Before I expand my thoughts on this last point, let me say this:  I love the theater.  And I love the people that create theater.  But the nature of the beast is that theater attracts, among others, some creative types who are insecure, who need lots of stroking, who boost their own self-esteem by stepping on other’s, and who aren’t particularly self-aware.  This is okay — we’re all on the same journey as people, and we all learn what we need to about being human in our own way, on our own schedule.

So it’s important to remember that the people who resort to some immature behaviors are nevertheless doing the best they can with the cards they’ve been dealt.  To cut them some slack, and actively hope that one day, they will learn to love themselves just as they are, to make the most of their peculiar and individual talents, and to not see the rest of us as a threat to their existence.

But in the meantime, we’ve got to deal with the way they are playing their hand.

I’ll go into more detail on this last group next time.

 

 

When the Stage Directions Matter

Cinderella wedding

The inspiration for my play, Happily Ever After, came about because I started thinking about the fact that all fairy tales end with the wedding, and so kids who grow up reading them know how to aspire for a wedding, but have no real understanding of what happens next or how to navigate the next 50 years.  The emphasis on courtship over marriage has probably led many couples into a morass, pre-marital counseling notwithstanding.  I had no idea where I was going to go with it, but that was what put my seat in the chair.  What followed wound up being more layered and philosophical than I had anticipated, or even than I knew prior to attending the rehearsal of it.

While watching the rehearsal, I put on my director’s hat, contemplating how I would deal with the issues the director was facing if I was in his shoes.  As a result, I had to analyze my own play in a way that I hadn’t done, and so I learned some interesting things about it!

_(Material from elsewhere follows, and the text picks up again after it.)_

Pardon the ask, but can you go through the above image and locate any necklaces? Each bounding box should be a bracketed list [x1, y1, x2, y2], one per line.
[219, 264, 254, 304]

It was in analyzing the play that I finally figured out why I was uncomfortable with the changes made to the stage directions that end the play.  It turned out that the changes left the audience with two messages that were both in direct contradiction to what I had been trying to say over the course of the play.

Surprising that movement could have such a dramatic effect, huh?

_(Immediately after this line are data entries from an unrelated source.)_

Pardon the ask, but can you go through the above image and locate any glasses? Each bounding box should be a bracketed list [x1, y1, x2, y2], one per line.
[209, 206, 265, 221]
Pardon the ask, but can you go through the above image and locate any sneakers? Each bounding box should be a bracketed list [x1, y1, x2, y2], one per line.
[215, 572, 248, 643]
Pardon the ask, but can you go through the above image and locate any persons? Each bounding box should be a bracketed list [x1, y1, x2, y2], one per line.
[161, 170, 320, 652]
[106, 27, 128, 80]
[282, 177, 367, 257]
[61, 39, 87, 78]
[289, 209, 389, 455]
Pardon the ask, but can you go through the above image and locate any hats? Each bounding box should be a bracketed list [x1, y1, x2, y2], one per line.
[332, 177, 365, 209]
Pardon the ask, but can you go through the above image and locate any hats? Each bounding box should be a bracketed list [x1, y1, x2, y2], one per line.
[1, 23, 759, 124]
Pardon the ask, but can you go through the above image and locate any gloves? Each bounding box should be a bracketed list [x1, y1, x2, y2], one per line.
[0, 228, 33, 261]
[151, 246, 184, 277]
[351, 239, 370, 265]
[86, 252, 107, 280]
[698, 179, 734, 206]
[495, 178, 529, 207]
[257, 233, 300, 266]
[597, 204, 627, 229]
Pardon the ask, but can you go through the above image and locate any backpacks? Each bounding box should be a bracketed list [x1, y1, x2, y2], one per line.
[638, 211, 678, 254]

Without reading the play, you may not fully understand why this is, but I’ll give it a stab anyway.

Here’s the original stage directions (remember, this is the continuation of the fairy tale — in this case, Cinderella).  I should say that the dialogue that precedes the stage directions makes it clear that, in the privacy of their bedchambers, the Prince invites her to dance.

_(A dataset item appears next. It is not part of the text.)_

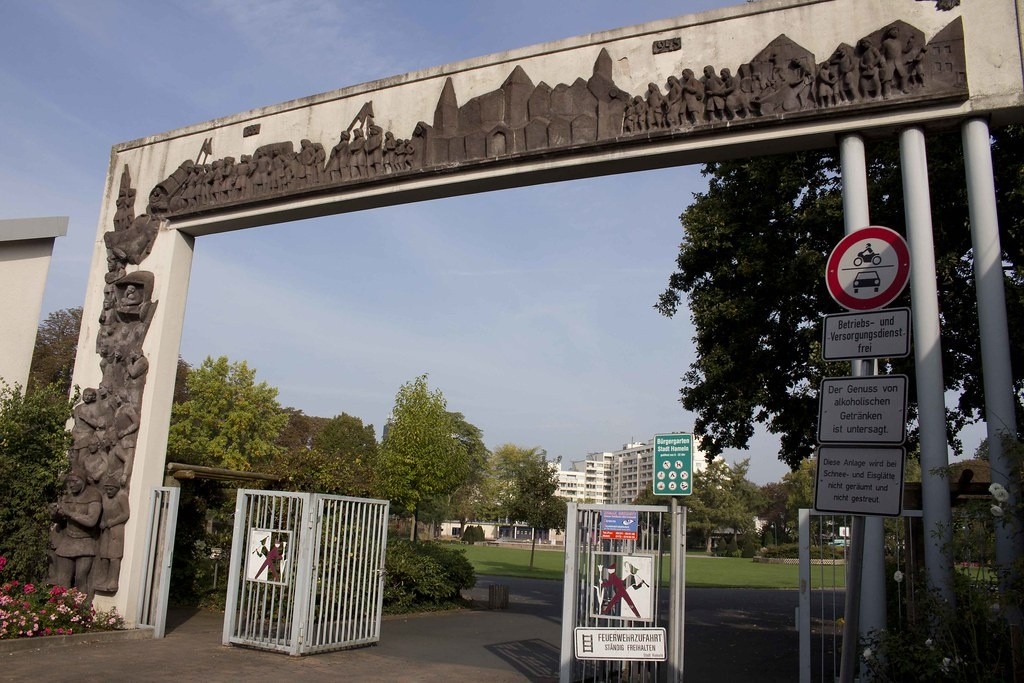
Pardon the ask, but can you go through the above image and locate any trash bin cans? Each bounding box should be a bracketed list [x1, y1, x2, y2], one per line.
[488, 583, 511, 609]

(She brightens at this, and moves into his arms at a safe distance.  They start to waltz, and one of them — it doesn’t matter who — starts to hum.  Da-de-da.  It doesn’t matter whether the one humming can carry a tune.  It may even be better if they can’t.  Now they are both humming.  They may even laugh at how bad they are, which only emboldens them to sing louder.  As the song goes on, they gradually move closer together.  And eventually, they are kissing.  Not the chaste sort of kiss as at the beginning of the play, but the happily-ever-after sort of kiss.)

Now, here’s the changed version:

(She brightens at this, and moves into his arms at a safe distance as an orchestra begins to play.  They waltz a few steps.  She stumbles and nearly falls, but he catches her.  She looks up at him, and there is a spark.  She grabs his head and pulls him to her, planting a firm kiss on his mouth.  He sweeps her into his arms and carries her into the bedroom.)

Without knowing anything about the play, there are five distinct differences between these two descriptions:

  1. In the original, there is no orchestra, or else it is too faint to be heard, and that is why they start humming.  In the revision, we clearly hear the full orchestra.
  2. In the original, there is a shared experience which has nothing to do with kissing or sex (humming while they dance, in a silly sort of moment between two people who barely know each other but are going to be spending their lives together).  In the revision, this is replaced by her stumbling as they waltz.
  3. In the original, the kiss is a gradual melding as they begin to relax together.  In the revision, there is sudden switch that goes off in her head that provokes the kiss.
  4. In the original, the kiss is mutual.  In the revision, she clearly kisses him.
  5. In the original, there is a blackout on the kiss.  In the revision, he whisks her off of her feet and takes her into the bedroom.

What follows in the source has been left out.